SUPPLIED DATA >>

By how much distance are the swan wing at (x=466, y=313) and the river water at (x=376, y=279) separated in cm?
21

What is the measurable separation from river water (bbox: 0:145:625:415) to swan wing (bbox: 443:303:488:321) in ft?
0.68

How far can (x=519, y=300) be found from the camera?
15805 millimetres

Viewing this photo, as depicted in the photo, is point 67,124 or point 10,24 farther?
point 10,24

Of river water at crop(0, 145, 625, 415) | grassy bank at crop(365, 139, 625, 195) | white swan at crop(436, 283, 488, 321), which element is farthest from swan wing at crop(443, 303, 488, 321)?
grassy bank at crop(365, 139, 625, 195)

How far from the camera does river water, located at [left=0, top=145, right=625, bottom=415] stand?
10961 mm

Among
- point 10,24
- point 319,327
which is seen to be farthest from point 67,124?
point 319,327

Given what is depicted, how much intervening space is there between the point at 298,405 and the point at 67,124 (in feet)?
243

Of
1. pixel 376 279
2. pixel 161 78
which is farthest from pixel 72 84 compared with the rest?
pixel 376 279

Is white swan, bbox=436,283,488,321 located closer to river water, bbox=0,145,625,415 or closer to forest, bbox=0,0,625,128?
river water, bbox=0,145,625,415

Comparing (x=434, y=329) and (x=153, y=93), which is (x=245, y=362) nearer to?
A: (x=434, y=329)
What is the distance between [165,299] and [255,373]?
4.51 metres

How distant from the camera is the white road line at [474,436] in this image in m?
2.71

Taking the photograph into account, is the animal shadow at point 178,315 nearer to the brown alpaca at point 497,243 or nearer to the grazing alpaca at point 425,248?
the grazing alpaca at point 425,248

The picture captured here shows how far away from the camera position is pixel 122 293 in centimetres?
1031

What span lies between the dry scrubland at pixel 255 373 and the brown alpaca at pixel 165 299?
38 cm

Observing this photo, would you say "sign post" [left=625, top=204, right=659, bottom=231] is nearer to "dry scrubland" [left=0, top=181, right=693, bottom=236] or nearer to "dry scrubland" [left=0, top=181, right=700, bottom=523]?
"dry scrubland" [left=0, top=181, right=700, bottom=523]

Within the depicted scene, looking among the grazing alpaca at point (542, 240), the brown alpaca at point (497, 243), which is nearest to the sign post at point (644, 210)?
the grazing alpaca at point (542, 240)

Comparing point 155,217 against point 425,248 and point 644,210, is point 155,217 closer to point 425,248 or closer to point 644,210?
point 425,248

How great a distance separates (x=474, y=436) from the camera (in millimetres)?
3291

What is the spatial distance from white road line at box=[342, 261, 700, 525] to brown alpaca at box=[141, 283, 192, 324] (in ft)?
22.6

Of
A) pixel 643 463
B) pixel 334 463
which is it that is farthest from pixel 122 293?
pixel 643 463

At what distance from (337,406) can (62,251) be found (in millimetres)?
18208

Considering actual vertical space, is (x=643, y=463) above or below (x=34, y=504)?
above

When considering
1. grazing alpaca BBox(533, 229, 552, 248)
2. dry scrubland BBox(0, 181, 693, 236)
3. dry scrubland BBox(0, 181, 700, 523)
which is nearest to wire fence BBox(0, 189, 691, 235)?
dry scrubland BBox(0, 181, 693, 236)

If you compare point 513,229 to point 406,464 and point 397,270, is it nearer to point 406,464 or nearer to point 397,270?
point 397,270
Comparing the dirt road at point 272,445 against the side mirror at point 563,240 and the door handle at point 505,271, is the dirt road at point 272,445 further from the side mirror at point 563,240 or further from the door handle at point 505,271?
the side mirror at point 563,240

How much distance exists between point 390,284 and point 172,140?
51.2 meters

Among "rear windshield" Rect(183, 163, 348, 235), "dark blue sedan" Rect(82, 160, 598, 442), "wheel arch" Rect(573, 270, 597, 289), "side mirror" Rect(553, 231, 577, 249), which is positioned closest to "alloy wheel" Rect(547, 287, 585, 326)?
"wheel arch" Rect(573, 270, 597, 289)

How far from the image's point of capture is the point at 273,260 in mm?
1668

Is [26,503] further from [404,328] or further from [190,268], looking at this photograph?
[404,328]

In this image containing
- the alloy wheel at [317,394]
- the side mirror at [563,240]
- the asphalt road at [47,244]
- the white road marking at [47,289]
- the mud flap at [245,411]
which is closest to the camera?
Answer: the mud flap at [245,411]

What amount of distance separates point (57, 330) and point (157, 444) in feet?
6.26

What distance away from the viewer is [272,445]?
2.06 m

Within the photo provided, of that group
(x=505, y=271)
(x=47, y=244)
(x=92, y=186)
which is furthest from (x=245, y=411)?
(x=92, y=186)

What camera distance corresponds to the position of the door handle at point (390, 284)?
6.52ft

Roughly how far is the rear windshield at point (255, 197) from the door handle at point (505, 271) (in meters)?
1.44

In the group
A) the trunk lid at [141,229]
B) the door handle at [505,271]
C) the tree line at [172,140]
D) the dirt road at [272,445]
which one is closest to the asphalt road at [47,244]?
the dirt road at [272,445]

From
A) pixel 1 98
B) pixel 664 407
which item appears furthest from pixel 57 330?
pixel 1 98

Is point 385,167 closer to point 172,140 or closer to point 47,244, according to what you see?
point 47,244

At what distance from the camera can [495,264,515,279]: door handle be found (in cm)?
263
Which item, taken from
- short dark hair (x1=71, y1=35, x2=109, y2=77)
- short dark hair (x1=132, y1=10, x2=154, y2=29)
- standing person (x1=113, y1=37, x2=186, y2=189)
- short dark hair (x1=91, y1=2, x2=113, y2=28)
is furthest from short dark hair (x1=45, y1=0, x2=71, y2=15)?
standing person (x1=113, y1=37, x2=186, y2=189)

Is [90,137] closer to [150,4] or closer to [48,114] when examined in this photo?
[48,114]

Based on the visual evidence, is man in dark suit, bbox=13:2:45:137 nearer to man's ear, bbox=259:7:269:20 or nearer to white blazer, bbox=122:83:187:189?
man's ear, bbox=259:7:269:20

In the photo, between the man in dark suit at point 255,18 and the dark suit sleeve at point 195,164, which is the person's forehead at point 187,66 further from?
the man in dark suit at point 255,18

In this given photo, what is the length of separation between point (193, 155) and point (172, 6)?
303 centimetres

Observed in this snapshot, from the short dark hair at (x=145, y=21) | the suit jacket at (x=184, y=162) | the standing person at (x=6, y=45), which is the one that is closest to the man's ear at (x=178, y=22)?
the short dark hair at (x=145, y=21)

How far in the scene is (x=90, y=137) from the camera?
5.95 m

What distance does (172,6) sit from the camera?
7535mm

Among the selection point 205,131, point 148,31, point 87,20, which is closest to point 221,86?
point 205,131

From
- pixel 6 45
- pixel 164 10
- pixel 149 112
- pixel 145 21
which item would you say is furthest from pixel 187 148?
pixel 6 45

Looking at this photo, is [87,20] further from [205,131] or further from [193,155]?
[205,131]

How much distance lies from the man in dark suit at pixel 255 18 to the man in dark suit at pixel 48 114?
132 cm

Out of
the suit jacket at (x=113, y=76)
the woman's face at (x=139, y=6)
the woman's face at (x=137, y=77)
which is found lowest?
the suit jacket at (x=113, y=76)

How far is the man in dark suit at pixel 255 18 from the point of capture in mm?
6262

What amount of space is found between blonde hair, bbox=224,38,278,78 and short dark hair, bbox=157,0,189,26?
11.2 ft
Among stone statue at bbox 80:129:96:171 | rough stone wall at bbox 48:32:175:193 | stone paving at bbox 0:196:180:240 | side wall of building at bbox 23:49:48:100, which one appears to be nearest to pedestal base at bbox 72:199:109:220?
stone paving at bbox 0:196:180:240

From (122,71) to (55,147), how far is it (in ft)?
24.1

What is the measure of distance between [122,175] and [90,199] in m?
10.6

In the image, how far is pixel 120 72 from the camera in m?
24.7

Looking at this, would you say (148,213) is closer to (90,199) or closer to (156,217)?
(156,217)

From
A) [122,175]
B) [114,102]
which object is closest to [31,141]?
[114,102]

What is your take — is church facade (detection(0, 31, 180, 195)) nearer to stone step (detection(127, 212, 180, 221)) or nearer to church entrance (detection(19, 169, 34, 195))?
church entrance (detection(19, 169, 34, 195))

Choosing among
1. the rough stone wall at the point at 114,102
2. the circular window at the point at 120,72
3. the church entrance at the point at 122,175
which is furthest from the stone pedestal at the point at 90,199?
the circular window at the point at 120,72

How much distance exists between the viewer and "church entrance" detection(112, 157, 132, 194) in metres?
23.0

* * *

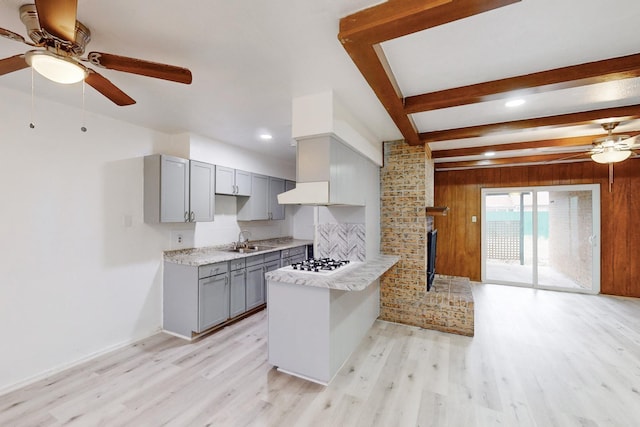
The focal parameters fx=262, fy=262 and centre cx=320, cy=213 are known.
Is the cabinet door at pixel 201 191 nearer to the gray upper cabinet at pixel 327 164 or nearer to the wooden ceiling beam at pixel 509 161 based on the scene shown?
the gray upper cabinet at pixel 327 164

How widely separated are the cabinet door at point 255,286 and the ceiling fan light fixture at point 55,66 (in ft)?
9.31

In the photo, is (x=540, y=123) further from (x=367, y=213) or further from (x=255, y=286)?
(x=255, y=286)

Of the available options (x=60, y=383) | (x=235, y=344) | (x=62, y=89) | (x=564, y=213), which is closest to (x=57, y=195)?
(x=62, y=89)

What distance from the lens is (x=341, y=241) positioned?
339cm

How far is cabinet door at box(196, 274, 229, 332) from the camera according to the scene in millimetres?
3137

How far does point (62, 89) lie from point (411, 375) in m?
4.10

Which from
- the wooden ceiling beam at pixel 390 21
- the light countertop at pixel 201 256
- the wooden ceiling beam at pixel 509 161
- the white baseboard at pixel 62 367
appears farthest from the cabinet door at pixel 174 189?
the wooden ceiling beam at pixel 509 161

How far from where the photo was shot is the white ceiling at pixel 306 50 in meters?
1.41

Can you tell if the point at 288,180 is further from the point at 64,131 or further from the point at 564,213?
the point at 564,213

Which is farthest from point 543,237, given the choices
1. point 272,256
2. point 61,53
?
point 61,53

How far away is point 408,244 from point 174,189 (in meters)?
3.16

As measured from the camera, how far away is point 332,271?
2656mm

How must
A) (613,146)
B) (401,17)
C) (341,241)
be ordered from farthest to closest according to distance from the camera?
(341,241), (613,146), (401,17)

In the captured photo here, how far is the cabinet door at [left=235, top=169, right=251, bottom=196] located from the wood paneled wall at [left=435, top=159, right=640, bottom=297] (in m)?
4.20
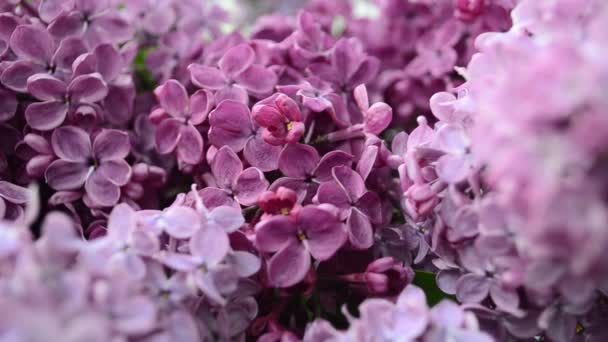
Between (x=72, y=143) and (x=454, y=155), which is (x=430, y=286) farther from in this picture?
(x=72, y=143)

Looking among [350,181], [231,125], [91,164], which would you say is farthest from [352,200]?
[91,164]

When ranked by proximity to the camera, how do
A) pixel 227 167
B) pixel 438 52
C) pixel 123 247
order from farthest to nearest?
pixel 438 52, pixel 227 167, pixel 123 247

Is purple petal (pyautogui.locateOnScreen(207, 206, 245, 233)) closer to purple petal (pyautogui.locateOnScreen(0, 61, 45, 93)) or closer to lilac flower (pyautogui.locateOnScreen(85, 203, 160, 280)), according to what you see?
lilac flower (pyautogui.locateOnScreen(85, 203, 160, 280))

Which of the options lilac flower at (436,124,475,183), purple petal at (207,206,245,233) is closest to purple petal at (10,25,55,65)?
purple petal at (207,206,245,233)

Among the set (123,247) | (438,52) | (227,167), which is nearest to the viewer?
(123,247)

* * *

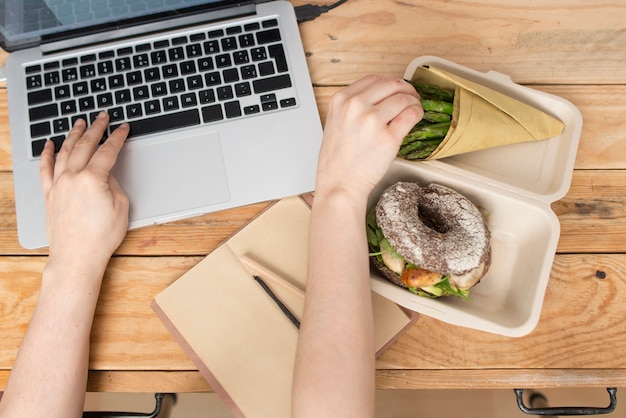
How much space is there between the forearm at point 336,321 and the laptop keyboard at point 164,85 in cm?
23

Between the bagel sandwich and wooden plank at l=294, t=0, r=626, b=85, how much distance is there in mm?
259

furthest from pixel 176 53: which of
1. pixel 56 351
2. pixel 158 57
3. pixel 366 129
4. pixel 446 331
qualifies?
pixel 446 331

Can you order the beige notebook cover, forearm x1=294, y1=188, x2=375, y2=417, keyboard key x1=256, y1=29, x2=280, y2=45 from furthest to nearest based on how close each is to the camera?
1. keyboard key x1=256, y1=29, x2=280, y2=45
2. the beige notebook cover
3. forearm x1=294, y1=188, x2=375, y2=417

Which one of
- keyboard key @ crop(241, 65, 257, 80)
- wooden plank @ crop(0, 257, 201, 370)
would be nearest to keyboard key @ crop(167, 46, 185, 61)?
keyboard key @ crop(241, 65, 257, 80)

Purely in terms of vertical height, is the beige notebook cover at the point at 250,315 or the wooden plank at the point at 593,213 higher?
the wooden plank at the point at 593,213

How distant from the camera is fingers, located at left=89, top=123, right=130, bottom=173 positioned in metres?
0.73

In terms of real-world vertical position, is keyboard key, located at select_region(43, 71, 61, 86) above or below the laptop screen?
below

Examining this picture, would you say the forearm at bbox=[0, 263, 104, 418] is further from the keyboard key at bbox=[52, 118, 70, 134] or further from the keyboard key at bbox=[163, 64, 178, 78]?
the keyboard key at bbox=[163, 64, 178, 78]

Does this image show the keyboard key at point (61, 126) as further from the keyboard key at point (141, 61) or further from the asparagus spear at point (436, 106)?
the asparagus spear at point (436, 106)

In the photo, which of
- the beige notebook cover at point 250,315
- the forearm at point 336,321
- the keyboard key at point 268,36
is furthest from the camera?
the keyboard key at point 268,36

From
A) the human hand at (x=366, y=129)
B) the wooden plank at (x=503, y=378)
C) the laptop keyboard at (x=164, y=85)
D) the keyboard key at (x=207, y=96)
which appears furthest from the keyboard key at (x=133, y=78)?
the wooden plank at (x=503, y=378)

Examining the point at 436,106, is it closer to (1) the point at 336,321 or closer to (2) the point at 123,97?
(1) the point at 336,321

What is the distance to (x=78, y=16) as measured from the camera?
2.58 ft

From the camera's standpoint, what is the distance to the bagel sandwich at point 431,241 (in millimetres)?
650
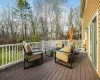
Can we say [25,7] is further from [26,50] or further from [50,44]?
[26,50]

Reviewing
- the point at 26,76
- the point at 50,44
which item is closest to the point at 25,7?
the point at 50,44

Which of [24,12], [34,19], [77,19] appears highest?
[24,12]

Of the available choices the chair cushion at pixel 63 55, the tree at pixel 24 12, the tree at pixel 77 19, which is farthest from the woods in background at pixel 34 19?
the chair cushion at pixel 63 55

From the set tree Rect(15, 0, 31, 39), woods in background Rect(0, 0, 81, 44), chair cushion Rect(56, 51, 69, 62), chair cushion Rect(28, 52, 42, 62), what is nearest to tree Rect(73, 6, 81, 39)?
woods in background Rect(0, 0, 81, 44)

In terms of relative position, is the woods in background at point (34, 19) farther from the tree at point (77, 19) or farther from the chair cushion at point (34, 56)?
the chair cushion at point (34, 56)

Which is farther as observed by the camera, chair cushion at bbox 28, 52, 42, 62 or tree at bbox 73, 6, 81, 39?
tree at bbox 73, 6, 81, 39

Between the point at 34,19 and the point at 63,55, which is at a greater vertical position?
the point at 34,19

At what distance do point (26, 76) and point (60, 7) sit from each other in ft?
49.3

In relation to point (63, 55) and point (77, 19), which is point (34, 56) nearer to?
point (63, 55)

WHAT YOU NEED TO DO >>
Copy out every line of the entries above that contains the word "sandwich".

TASK OUTPUT >>
Between the bagel sandwich and wooden plank at l=294, t=0, r=626, b=85, how much distance is there in mm?
From the camera's standpoint, what is the distance to the bagel sandwich at point 431,241 (in millimetres)?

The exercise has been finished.